[start of DATASET EXTRACT]

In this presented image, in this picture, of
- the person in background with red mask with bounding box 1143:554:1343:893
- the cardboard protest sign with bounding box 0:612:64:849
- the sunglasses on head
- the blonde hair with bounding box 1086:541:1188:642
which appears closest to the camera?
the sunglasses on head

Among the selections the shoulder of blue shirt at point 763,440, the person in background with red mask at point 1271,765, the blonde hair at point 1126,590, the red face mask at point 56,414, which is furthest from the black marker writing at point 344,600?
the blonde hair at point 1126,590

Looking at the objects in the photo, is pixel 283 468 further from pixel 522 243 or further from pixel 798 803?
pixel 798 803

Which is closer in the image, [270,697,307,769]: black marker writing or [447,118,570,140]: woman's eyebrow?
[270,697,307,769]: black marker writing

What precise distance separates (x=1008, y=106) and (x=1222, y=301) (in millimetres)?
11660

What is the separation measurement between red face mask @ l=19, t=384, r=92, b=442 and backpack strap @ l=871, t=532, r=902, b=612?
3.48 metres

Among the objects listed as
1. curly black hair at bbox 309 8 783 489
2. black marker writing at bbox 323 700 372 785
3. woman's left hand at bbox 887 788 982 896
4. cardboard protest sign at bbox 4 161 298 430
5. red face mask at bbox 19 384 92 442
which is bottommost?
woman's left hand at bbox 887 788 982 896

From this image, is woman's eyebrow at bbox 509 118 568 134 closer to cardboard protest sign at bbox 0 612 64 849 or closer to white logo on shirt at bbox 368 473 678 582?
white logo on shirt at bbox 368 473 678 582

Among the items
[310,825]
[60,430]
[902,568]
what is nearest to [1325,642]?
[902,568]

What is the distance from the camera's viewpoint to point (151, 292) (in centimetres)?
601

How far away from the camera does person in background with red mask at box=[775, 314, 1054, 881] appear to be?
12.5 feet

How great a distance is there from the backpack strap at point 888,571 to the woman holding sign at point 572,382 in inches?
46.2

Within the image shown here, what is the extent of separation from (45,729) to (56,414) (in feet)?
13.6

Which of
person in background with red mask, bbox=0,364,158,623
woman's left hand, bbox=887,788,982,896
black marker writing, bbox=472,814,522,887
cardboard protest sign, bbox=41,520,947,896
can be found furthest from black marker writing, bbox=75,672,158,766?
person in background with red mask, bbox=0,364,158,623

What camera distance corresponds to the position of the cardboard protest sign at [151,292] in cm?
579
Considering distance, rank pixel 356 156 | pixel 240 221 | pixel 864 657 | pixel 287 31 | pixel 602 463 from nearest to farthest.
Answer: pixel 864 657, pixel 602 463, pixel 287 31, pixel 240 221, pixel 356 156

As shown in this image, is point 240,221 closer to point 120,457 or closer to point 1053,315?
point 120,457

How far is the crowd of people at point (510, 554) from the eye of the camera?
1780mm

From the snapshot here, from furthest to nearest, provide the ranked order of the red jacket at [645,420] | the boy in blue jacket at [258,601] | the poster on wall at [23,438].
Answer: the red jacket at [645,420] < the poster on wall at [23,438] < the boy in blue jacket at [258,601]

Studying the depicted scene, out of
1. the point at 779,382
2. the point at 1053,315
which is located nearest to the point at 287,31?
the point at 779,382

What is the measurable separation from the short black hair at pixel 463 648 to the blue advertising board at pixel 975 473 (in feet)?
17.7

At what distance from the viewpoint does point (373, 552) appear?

[end of DATASET EXTRACT]

OBJECTIVE: Write out every one of the records above again, word for word and in the same order.

WRITTEN REPLY:
In this presented image, in this picture, of
- the person in background with red mask with bounding box 1143:554:1343:893
- the cardboard protest sign with bounding box 0:612:64:849
- the sunglasses on head
- the blonde hair with bounding box 1086:541:1188:642
which appears closest to the camera?
the sunglasses on head

Among the selections the shoulder of blue shirt at point 763,440, the person in background with red mask at point 1271,765, the blonde hair at point 1126,590, the red face mask at point 56,414, which is furthest from the black marker writing at point 344,600?
the blonde hair at point 1126,590

Looking at the objects in the photo, is pixel 283 468 further from pixel 522 243 or further from pixel 798 803?
pixel 798 803

Which is closer in the image, [270,697,307,769]: black marker writing or [447,118,570,140]: woman's eyebrow?
[270,697,307,769]: black marker writing

What precise distance separates (x=1008, y=106) and (x=1222, y=301) (in millimetres)?
11660

What is the separation measurement between red face mask @ l=19, t=384, r=92, b=442 and backpack strap @ l=871, t=532, r=902, b=612?
3.48 metres

Among the objects listed as
1. curly black hair at bbox 309 8 783 489
2. black marker writing at bbox 323 700 372 785
3. woman's left hand at bbox 887 788 982 896
4. cardboard protest sign at bbox 4 161 298 430
5. red face mask at bbox 19 384 92 442
which is bottommost?
woman's left hand at bbox 887 788 982 896

From this image, is woman's eyebrow at bbox 509 118 568 134 closer to cardboard protest sign at bbox 0 612 64 849 or closer to white logo on shirt at bbox 368 473 678 582?
white logo on shirt at bbox 368 473 678 582

Among the items
[310,825]
[60,430]
[902,568]
what is nearest to [1325,642]?
[902,568]

What is the distance from the camera's viewpoint to point (151, 292) (in centimetres)?
601

How far away from the camera does person in background with red mask at box=[775, 314, 1054, 881] appear to be?
12.5 feet

How great a distance is there from the backpack strap at point 888,571 to the woman holding sign at point 572,382 in inches?
46.2

Within the image shown here, what is the extent of separation from (45,729) to (56,414) (in feet)?
13.6

Which of
person in background with red mask, bbox=0,364,158,623
woman's left hand, bbox=887,788,982,896
black marker writing, bbox=472,814,522,887
cardboard protest sign, bbox=41,520,947,896
can be found furthest from black marker writing, bbox=75,672,158,766?
person in background with red mask, bbox=0,364,158,623

What camera distance corresponds to the position of the cardboard protest sign at [151,292] in cm?
579
Considering distance, rank pixel 356 156 | pixel 240 221 | pixel 864 657 | pixel 287 31 | pixel 602 463 from nearest to farthest.
Answer: pixel 864 657, pixel 602 463, pixel 287 31, pixel 240 221, pixel 356 156

As shown in this image, is point 240,221 closer to point 120,457 or closer to point 1053,315?
point 120,457

How far is the crowd of people at point (510, 554) from the eye of the camera?
1780mm

From the snapshot here, from furthest to nearest, provide the ranked order of the red jacket at [645,420] | the boy in blue jacket at [258,601] | the poster on wall at [23,438].
Answer: the red jacket at [645,420] < the poster on wall at [23,438] < the boy in blue jacket at [258,601]

Studying the depicted scene, out of
1. the point at 779,382
2. the point at 1053,315
which is located nearest to the point at 287,31?
the point at 779,382

What is the measurable separation from the short black hair at pixel 463 648 to the blue advertising board at pixel 975 473 (in feet)?
17.7

At what distance from the viewpoint does point (373, 552) appear?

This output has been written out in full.